Autre fait curieux, contrairement à l’obligation de réserve que doit faire sienne un patron de la Grande muette, le chef d’état-major de l’armée algérienne ne se gêne même plus de mêler son grain de sel dans l’activité politique de son pays alors même qu’il se défend d’avoir des ambitions politiques.
Dans la revue de l’armée algérienne, «El Djeich »!, Gaïd Salah se découvre une vocation d’«éditorialiste», jurant ses grands dieux qu’il n’a pas d’ambition présidentielle. Le fait même que le chef de l'armée algérienne ressente le besoin de s'absoudre publiquement de toute velléité d'intervention dans le champ politique est un signe suffisamment parlant pour comprendre que la menace qu’il fait peser sur le clan présidentiel est prise au sérieux.

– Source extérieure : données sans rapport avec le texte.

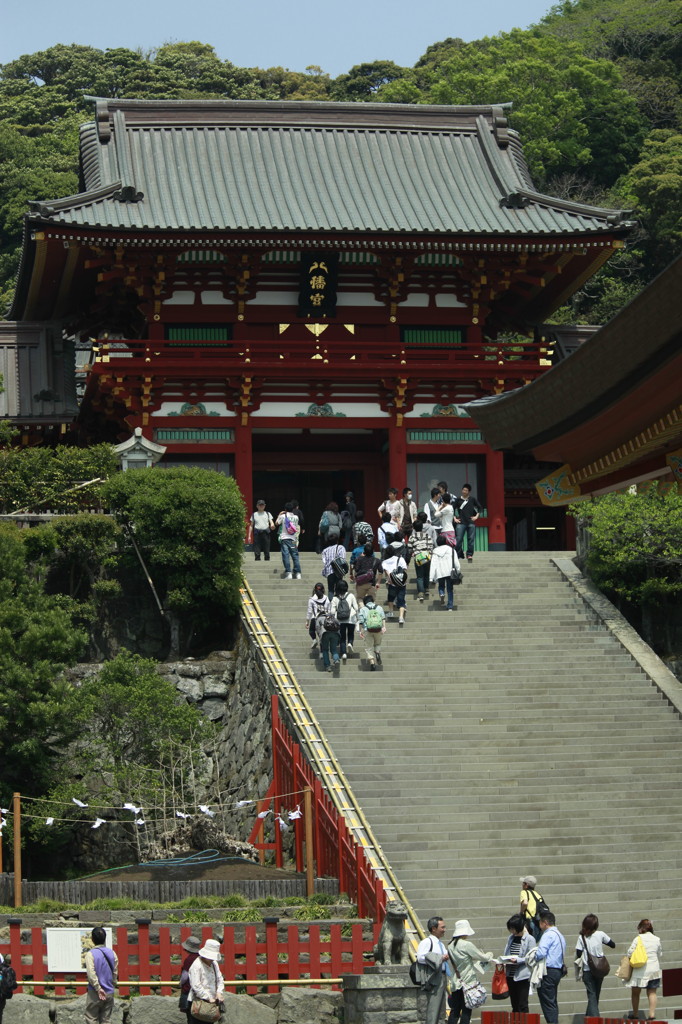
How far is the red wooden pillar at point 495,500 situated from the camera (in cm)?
3619

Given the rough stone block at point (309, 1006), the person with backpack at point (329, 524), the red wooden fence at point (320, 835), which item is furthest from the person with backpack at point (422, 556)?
the rough stone block at point (309, 1006)

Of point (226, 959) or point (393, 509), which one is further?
point (393, 509)

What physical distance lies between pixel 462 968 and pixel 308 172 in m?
26.2

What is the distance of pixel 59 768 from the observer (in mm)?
25359

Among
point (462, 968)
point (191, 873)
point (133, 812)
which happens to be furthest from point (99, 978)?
point (133, 812)

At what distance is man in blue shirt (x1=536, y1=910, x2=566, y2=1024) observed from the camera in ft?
53.5

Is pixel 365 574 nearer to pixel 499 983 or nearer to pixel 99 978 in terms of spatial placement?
pixel 499 983

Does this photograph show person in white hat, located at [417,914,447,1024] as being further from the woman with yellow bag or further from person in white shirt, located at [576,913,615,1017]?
the woman with yellow bag

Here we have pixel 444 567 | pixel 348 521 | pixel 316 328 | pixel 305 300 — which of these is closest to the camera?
pixel 444 567

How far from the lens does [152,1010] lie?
17.9 metres

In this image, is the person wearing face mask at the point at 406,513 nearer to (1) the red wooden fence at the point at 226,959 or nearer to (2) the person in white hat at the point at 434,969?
(1) the red wooden fence at the point at 226,959

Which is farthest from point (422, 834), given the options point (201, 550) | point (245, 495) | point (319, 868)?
point (245, 495)

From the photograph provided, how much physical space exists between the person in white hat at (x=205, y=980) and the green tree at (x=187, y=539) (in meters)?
13.1

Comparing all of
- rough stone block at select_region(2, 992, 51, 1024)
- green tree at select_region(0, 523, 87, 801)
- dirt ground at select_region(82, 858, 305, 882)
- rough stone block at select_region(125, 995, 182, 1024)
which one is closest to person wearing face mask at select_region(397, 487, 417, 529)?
green tree at select_region(0, 523, 87, 801)
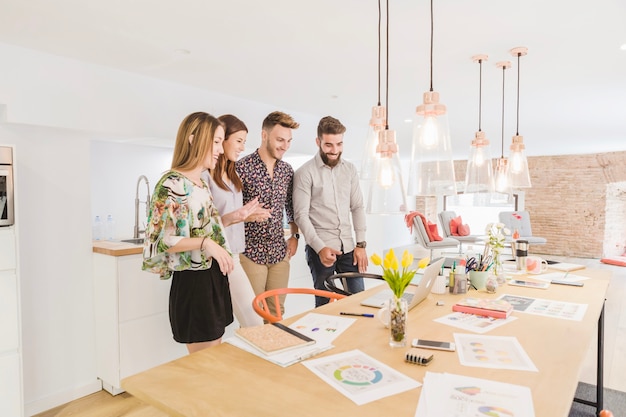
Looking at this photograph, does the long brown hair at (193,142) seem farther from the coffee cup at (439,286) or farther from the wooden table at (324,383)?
the coffee cup at (439,286)

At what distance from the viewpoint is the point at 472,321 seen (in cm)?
165

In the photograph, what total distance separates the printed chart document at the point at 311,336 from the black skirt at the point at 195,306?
0.47 meters

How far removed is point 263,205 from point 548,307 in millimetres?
1561

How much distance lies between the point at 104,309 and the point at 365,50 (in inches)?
93.1

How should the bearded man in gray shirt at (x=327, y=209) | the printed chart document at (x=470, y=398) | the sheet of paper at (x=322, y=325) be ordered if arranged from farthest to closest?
the bearded man in gray shirt at (x=327, y=209) < the sheet of paper at (x=322, y=325) < the printed chart document at (x=470, y=398)

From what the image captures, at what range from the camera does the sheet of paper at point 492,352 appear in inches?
48.4

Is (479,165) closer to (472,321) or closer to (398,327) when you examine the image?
(472,321)

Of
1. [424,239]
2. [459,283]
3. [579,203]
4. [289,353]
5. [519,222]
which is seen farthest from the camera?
[579,203]

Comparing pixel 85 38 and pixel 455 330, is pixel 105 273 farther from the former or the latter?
pixel 455 330

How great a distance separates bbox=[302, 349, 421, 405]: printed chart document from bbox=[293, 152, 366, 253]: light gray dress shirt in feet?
4.60

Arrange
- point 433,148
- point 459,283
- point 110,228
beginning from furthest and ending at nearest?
point 110,228
point 459,283
point 433,148

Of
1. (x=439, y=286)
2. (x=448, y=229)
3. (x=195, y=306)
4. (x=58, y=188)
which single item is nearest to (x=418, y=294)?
(x=439, y=286)

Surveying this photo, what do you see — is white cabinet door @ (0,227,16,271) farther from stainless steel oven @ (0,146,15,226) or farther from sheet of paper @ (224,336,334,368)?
sheet of paper @ (224,336,334,368)

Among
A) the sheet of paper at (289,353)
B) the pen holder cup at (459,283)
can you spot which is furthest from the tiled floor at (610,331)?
the sheet of paper at (289,353)
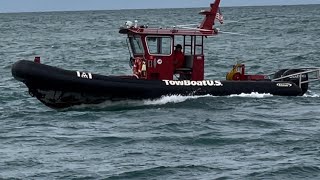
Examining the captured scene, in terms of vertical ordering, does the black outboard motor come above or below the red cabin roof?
below

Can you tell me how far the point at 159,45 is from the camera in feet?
89.9

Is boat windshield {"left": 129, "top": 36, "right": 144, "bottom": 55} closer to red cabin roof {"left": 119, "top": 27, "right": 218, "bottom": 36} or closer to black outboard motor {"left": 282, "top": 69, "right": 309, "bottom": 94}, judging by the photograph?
red cabin roof {"left": 119, "top": 27, "right": 218, "bottom": 36}

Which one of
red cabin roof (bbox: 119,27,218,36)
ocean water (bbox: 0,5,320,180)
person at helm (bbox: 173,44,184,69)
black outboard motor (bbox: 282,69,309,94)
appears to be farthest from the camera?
black outboard motor (bbox: 282,69,309,94)

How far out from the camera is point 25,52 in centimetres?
5953

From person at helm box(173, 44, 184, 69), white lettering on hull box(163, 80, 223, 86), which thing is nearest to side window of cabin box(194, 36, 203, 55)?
person at helm box(173, 44, 184, 69)

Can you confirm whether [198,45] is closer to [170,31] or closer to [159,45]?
[170,31]

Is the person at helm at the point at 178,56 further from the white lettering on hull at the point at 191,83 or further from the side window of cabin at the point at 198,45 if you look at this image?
the white lettering on hull at the point at 191,83

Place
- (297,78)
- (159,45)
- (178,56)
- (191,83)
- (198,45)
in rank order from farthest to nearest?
1. (297,78)
2. (198,45)
3. (178,56)
4. (159,45)
5. (191,83)

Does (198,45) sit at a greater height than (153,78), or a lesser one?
greater

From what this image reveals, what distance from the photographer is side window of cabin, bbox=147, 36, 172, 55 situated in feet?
89.8

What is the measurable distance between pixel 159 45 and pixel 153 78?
95 cm

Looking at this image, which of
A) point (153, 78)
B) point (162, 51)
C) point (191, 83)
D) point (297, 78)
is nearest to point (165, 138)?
point (191, 83)

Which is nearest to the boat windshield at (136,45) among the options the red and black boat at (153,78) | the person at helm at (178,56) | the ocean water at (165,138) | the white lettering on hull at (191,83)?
the red and black boat at (153,78)

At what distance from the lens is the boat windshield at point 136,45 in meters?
27.5
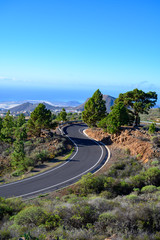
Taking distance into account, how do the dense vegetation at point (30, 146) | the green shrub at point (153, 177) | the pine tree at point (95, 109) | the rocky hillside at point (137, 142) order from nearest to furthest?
the green shrub at point (153, 177) < the rocky hillside at point (137, 142) < the dense vegetation at point (30, 146) < the pine tree at point (95, 109)

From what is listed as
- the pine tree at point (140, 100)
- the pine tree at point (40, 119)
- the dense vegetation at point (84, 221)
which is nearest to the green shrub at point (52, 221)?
the dense vegetation at point (84, 221)

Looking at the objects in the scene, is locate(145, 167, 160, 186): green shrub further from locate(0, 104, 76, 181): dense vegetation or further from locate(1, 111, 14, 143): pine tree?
locate(1, 111, 14, 143): pine tree

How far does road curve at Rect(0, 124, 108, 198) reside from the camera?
1630 cm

Le pouvoir bicéphale à l’épreuve du bulldozerL’activisme du général n’est d’ailleurs pas sans mettre la puce à l’oreille des observateurs internationaux. Evoquant la «guerre» que se livrent le clan Bouteflika et celui de son rival en uniforme, Gaïd Salah, au lendemain de l’annulation de la visite de la chancelière Angela Merkel, le 20 février à Alger, pour «indisponibilité temporaire du président Bouteflika», le quotidien allemand à grand tirage «Die Welt» n’a pas hésité à prêter à Gaïd Salah l’intention de «préparer un coup d’Etat blanc», à l’instar de celui accompli en 2014 par l’ancien maréchal égyptien Abdelfettah el-Sissi.
Pire encore, les services internationaux n’écartent pas un coup d’Etat militaire! Les milieux du renseignement extérieur israélien estiment qu'un coup d’Etat militaire en Algérie est inévitable. «Président mort-vivant», «Vacance du pouvoir», «Guerre au sommet»… Autant de syndromes d'un dérapage anarcho-militaire inévitable en Algérie, recueillis par Gilles Salem, analyste de “Flash-Israël”, journal israélien connu pour sa proximité avec le Mossad. «Alors que le président Abdelaziz Bouteflika appartient au monde des morts-vivants, les trois pouvoirs -le politique, le renseignement et le militaire- aiguisent les couteaux en Algérie», écrit l’analyste israélien, en évoquant un «coup d’Etat militaire» imminent.
Avec l’éviction de Toufik et le démantèlement des services de renseignement DRS, le schéma triangulaire, en Algérie, qui a souvent présidé à une répartition des rôles entre présidence, armée et services de renseignement se trouve aujourd’hui réduit à une bicéphalie. L’Etat algérien est à la fois dirigé par la présidence et l’armée. Avec un président invisible, les appétits du chef de cette armée vont croissant au point qu’il veut plus partager le pouvoir. Cet appétit a atteint sans doute un point culminant avec les annulations successives des visites d’Etat d’Angela Merkel et du président iranien Hassan Rohani, sans parler de l’incapacité de Bouteflika à recevoir Alfonso Dastis, ministre espagnol des Affaires étrangères. Cette rencontre entre Bouteflika et le ministre espagnol avait pourtant été citée par les médias officiels comme le cinglant démenti aux informations relatives au décès du président algérien. Alfonso Dastis est resté à Alger le 8 et 9 mars sans rencontrer Bouteflika, qui est demeuré invisible. De quoi alimenter les rumeurs les plus folles et donner des raisons de croire que Gaïd Salah est prêt plus que jamais pour s’emparer du pouvoir à Alger.